Canada's hidden dimensions of inequality

Alors que les États-Unis confrontent souvent directement leurs injustices sociales, au Canada, nous avons tendance à prétendre qu’elles n’existent pas. De plus, lorsque les inégalités historiques ne peuvent pas être niées, on s’excuse vite fait, puis on passe à autre chose.

Les États-Unis compilent par exemple des statistiques mensuelles sur la popu­lation active selon la race depuis des décennies. Au Canada, les Enquêtes sur la population active (EPA) ne comportent aucune information distincte sur la race, les personnes handicapées et les autres groupes en quête d’égalité. De plus, l’EPA et la plupart des enquêtes ne tiennent pas compte de la situation sur les réserves autochtones. David Macdonald du Centre canadien des politiques alternatives estime que si c’était le cas, les taux de chômage et de pauvreté seraient plus élevés en particulier dans les provinces de l’Ouest.

En fait, les données limitées dont nous disposons démontrent, toutes proportions gardées, que les Autochtones du Canada font face à de plus grandes inégalités que les Afro-Américains. C’est le cas, pour la mortalité infantile, le niveau d’éducation, les taux d’incarcération et de chômage, le revenu et l’espérance de vie. Ce traitement de deuxième classe se reflète aussi au niveau des soins de santé et de d’autres services publics, comme l’a documenté le Wellesley Institute.

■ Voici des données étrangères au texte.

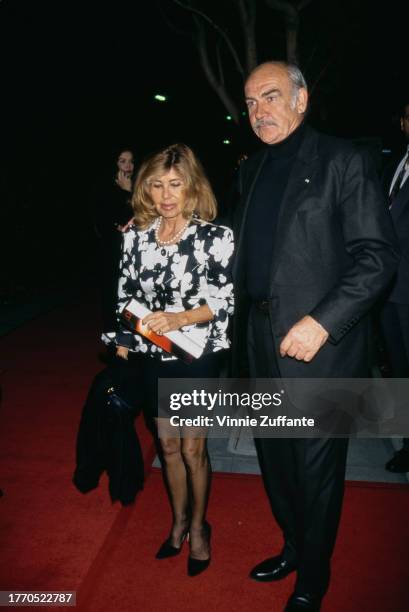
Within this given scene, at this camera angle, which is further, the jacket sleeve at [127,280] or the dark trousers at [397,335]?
the dark trousers at [397,335]

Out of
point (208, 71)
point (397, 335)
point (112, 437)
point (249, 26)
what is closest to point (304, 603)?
point (112, 437)

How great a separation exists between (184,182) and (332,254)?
0.78 metres

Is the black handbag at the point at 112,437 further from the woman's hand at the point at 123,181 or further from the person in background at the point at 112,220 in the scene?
the woman's hand at the point at 123,181

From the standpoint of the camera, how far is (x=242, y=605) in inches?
84.6

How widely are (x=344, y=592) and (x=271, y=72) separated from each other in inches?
85.7

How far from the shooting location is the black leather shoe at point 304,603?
6.75 ft

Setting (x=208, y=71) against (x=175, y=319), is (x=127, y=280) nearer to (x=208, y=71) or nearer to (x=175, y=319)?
(x=175, y=319)

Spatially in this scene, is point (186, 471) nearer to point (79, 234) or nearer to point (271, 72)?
point (271, 72)

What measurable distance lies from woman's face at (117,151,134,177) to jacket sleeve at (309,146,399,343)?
3296 millimetres

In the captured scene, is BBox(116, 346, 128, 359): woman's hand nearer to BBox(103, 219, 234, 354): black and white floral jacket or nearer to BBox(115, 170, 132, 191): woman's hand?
BBox(103, 219, 234, 354): black and white floral jacket

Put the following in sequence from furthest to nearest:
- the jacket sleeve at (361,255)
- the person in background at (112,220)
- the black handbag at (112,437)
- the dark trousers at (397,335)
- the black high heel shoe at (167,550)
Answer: the person in background at (112,220)
the dark trousers at (397,335)
the black high heel shoe at (167,550)
the black handbag at (112,437)
the jacket sleeve at (361,255)

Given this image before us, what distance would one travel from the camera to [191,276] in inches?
87.1

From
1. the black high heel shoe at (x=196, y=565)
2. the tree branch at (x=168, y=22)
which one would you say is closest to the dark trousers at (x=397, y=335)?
the black high heel shoe at (x=196, y=565)

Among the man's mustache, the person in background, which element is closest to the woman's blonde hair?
the man's mustache
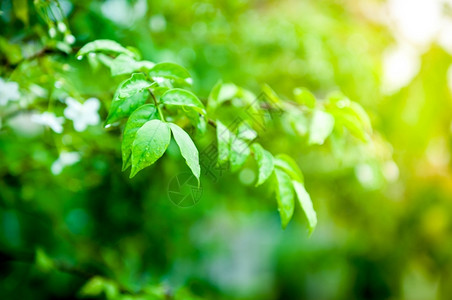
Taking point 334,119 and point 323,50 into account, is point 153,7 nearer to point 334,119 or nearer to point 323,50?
point 323,50

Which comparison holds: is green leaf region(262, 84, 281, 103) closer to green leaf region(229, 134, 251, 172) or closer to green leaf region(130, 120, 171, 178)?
green leaf region(229, 134, 251, 172)

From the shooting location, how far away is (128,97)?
22.0 inches

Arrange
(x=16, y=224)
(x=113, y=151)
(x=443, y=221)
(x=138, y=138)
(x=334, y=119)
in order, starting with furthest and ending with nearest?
(x=443, y=221) < (x=16, y=224) < (x=113, y=151) < (x=334, y=119) < (x=138, y=138)

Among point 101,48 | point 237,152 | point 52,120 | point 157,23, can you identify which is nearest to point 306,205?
point 237,152

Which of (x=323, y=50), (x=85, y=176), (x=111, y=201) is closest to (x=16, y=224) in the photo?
(x=111, y=201)

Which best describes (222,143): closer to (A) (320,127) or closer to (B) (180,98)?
(B) (180,98)

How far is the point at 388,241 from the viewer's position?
2.49 metres

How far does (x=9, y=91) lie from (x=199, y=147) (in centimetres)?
49

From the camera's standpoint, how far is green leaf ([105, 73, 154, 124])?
0.54 metres

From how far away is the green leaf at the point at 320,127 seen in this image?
0.71 m

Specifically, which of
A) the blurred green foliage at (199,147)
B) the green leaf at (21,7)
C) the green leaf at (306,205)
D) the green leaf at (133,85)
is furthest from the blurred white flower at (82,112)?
the green leaf at (306,205)

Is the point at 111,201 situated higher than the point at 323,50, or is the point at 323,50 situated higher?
the point at 323,50

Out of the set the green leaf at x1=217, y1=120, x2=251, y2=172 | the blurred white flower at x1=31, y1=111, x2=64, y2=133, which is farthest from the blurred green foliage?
the green leaf at x1=217, y1=120, x2=251, y2=172

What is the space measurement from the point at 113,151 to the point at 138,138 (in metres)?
0.68
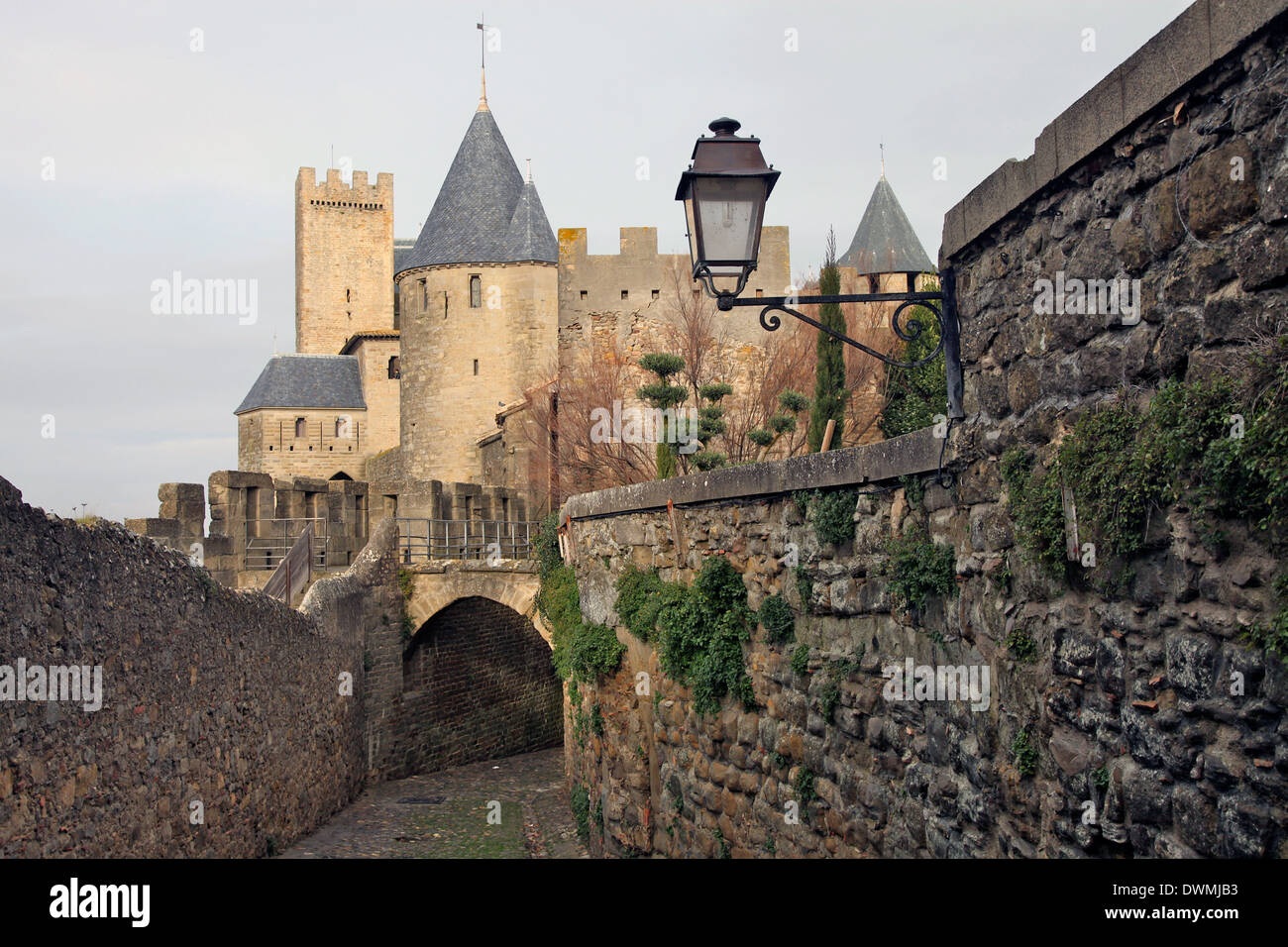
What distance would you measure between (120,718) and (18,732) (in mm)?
1721

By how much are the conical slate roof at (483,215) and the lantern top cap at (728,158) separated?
3205 cm

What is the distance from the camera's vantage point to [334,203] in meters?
62.2

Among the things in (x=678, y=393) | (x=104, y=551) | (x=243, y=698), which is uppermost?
(x=678, y=393)

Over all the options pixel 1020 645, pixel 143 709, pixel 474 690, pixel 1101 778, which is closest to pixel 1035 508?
pixel 1020 645

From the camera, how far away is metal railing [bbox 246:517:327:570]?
58.6 feet

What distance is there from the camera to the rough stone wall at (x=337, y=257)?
6172 centimetres

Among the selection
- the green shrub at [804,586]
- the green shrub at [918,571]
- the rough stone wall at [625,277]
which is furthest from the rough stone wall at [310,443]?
the green shrub at [918,571]

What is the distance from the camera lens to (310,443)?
52156 millimetres

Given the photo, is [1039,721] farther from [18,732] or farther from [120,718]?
[120,718]

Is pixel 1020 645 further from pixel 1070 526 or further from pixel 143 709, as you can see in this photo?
pixel 143 709

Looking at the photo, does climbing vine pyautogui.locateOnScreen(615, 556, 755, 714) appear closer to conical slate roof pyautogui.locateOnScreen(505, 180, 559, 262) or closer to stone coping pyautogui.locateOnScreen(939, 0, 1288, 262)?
stone coping pyautogui.locateOnScreen(939, 0, 1288, 262)

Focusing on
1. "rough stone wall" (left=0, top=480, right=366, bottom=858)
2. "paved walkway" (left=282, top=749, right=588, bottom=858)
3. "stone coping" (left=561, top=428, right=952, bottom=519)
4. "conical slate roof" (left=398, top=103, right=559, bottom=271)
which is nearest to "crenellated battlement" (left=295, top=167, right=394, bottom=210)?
"conical slate roof" (left=398, top=103, right=559, bottom=271)

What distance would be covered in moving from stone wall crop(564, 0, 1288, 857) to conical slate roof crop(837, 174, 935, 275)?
26722mm
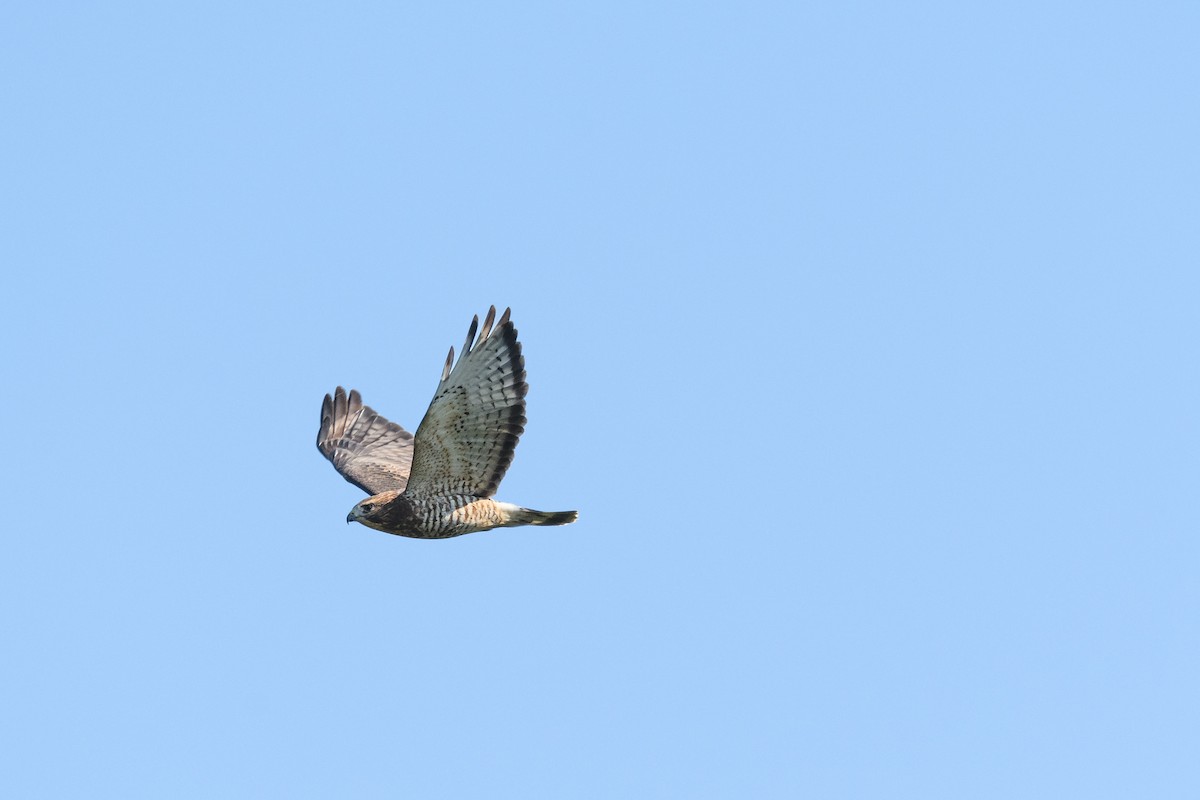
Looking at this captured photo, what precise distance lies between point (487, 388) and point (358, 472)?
11.0 feet

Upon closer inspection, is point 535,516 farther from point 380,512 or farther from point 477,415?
point 380,512

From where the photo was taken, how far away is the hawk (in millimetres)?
13062

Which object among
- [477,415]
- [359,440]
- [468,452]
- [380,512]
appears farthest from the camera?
[359,440]

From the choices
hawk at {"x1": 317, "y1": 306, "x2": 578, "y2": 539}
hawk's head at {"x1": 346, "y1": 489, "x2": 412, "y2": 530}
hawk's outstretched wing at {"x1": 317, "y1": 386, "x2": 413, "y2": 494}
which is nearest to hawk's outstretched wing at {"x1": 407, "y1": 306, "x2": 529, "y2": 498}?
hawk at {"x1": 317, "y1": 306, "x2": 578, "y2": 539}

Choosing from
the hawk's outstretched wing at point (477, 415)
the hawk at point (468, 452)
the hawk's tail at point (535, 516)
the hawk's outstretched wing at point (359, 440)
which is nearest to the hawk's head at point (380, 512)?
the hawk at point (468, 452)

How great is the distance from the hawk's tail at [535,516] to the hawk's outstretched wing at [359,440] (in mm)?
2484

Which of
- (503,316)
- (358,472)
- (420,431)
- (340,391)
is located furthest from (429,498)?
(340,391)

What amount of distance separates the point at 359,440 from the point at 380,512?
352 cm

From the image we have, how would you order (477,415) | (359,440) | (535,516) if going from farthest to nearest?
(359,440), (535,516), (477,415)

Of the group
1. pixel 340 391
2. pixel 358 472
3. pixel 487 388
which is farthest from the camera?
pixel 340 391

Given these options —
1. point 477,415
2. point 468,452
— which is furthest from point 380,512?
point 477,415

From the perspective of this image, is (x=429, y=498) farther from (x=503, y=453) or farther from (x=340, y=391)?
(x=340, y=391)

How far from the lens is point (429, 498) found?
13516 mm

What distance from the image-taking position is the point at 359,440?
55.8 feet
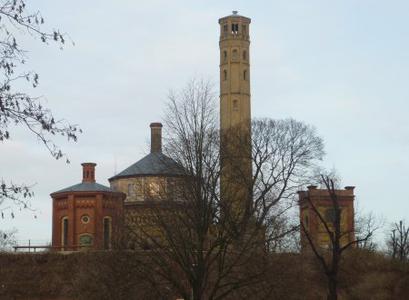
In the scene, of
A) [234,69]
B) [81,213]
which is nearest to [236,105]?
[234,69]

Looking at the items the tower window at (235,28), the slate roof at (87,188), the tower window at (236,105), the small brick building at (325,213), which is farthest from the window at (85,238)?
the tower window at (235,28)

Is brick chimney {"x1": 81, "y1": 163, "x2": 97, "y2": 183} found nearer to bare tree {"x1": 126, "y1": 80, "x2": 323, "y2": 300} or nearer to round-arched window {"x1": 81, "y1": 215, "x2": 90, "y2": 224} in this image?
round-arched window {"x1": 81, "y1": 215, "x2": 90, "y2": 224}

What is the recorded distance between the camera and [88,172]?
230 ft

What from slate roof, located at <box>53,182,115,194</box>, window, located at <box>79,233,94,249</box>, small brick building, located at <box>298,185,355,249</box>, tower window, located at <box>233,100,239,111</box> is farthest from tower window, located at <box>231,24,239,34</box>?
window, located at <box>79,233,94,249</box>

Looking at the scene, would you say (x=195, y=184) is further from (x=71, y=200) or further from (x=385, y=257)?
(x=71, y=200)

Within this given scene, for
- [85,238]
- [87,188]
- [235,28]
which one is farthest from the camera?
[235,28]

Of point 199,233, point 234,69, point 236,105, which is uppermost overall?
point 234,69

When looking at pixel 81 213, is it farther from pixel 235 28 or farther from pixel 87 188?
pixel 235 28

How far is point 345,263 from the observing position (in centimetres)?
4566

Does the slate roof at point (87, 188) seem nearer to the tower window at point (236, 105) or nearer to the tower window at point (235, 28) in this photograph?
the tower window at point (236, 105)

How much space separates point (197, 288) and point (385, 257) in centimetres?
2233

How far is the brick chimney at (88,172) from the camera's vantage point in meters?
70.0

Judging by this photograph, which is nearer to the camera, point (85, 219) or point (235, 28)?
point (85, 219)

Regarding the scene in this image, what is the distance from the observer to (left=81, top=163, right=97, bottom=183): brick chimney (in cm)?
7000
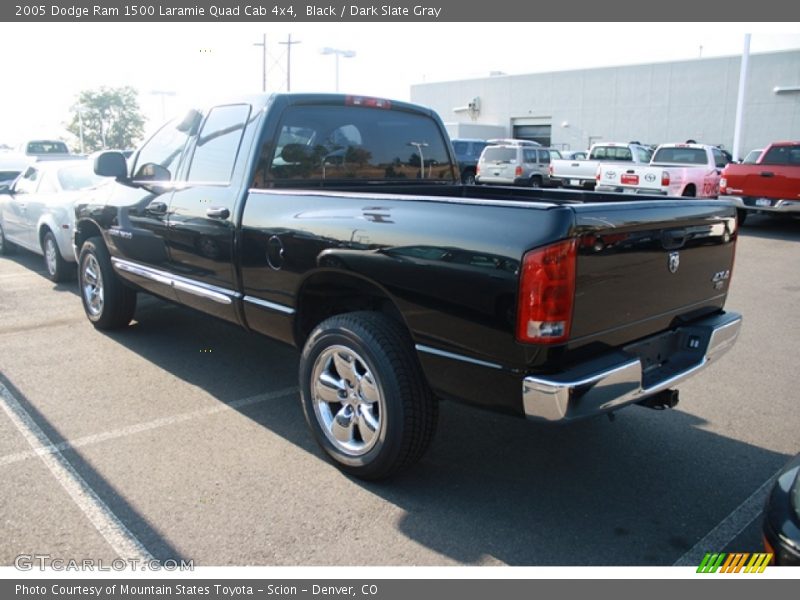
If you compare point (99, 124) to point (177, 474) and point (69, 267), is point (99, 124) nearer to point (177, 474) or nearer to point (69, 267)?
point (69, 267)

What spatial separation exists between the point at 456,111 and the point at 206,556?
161 ft

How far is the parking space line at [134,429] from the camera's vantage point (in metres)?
3.77

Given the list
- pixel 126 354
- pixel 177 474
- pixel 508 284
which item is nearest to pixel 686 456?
pixel 508 284

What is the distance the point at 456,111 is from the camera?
162ft

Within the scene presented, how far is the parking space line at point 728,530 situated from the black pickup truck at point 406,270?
59 centimetres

Au Canada, les conditions des travail­leurs racisés au chapitre du revenu, de la pauvreté et de l’emploi sont grandement inférieures à la moyenne et ne sont pas en voie de s’améliorer. Pour les femmes racisées, c’est encore pire. Les femmes sont plus susceptibles d’occuper des emplois précaires et le sondage mené auprès des membres du SCFP indique que les travailleurs racisés sont dans la même situation.

Dans un monde où l’information est synonyme de pouvoir, l’élimination par le gouvernement Harper du financement destiné à l’Institut de la statistique des Premières Nations et au Conseil national du bien-être social, de même que l’abolition du recensement long, sont des gestes éminemment politiques. C’est encore plus évident quand ce gouvernement consent des milliards de dollars en allègements fiscaux supplémentaires aux Canadiens les plus riches.

Le Canada est un pays de plus en plus diversifié, mais nous ne sommes certainement pas tous égaux. L’écart du revenu entre les femmes et les hommes a peu diminué au cours de la dernière décennie et le bilan canadien en la matière n’est guère plus reluisant que celui des États-Unis. Pourtant des bonnes politiques publiques peuvent faire la différence. En effet, les écarts salariaux entre les femmes et les hommes sont moindres dans les juridictions où des lois sur l’équité salariale sont en vigueur. Comme le soutient le SCFP, nous avons besoin de lois fortes sur l’équité salariale et de mesures favorisant l’équité en matière d’emploi. Soulignons que l’écart salarial entre les hommes et les femmes est beaucoup moins important dans le secteur public et dans les milieux syndiqués que dans les milieux non syndiqués. Des services publics de qualité contribuent aussi puissamment à réduire les inégalités.

Avec la refonte prévue des Enquêtes sur la population active, nous pourrions disposer d’un portrait plus précis de notre population active et de ses multiples composantes au chapitre des inégalités sociales. En ne tenant pas compte de certains groupes, on fausse la donne sociale mais aussi économique. Les Autoch­tones du Canada et les immigrants vont en effet contribuer de façon significative à la croissance de la population active canadienne dans les prochaines décennies. Si nous ne pouvons mesurer avec exactitude ce phénomène, nous négligeons notre avenir.